Worked my way through 75 books since the first of May, when i finally figured out how to access library ebooks. And yes, that is correct, 75 books. I learned to read fast, and i mean really fast when i was a kid, 900 words a minute at that time–we all did the three of us kids, this was “self defense/interest” in my family because if you wanted to finish the book that the family was all reading at once, you had to be speedy before Dad got it and spent hours with it! I read about 700 per minute now as i get older πŸ™‚

I gardened a little, walked the dog, did the minimum (TOO minimal, actually…) housework, watched piss all TV as even Netflix is rather boring right now as all i can find that i am interested in is usually Scandinavian with stiffly translated english subtitles, and read, read, read, for hours at a time. Books were a big escape for me when i was a kid and a single mother, and in times like we’ve had lately, and the times i’ve had lately, escapism was needed. I feel neither guilty nor as if i wasted time. Worked my way through series of David Baldacci, Frances Fyfield, Karin Slaughter, Nicci French, Jussi Adler-Olsen, Jo Nesbo, Kathy Reichs, the first volume in the Villanelle series —totally different than the tv series— and assorted “one off” novels by various writers. I read NOTHING for research purposes, nothing to learn new techniques, nothing to do with my passions.

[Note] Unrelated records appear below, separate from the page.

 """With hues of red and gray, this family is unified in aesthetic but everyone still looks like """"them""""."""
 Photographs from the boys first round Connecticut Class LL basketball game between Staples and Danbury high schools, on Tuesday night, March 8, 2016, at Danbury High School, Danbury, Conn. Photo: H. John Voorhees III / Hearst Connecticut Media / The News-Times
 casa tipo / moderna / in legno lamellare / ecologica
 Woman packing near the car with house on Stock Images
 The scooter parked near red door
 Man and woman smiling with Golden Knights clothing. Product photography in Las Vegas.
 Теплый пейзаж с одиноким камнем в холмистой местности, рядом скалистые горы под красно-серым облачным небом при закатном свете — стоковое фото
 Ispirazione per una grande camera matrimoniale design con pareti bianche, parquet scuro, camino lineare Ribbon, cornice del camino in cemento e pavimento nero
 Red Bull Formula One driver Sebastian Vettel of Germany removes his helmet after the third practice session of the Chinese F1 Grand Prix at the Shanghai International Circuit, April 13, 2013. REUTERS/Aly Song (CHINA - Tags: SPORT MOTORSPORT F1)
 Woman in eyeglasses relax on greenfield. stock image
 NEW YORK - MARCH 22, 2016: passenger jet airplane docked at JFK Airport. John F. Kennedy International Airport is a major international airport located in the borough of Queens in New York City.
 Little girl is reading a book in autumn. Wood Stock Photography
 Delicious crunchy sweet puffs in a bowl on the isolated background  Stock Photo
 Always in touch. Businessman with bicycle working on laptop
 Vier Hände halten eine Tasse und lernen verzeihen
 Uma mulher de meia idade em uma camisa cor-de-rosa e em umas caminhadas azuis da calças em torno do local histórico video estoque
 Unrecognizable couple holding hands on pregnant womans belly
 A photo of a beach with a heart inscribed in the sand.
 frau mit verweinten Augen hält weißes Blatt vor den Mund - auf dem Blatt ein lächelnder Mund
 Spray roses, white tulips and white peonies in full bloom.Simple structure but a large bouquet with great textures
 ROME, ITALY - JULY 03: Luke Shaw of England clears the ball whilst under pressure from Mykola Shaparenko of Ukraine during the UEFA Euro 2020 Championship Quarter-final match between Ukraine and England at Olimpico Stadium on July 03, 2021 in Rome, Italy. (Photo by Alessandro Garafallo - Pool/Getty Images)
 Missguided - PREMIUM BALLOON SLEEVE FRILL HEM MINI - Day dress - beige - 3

The only exciting/worrying/dire/nasty thing that happened during all this was my mother ending up in hospital for a few days with something bad happening–but fortunately with a woman who speaks her mind and impresses upon doctors and staff that SHE IS NOT STUPID, SENILE, OR LOSING HER MARBLES: JUST TELL ME THE DAMN TRUTH (GO MOM!) that worked out and she’s home under the care of my Super Brother. Late night phone calls from family members are always agonizing, and i know there will be more happening as the year goes by…….. (Hopefully yearS!) (Hopefully with little frequency.)

Since my other library requests are “holds” where i am #57 on 2 copies and similar ridiculous wait times, i guess it’s time to get back to studio hours.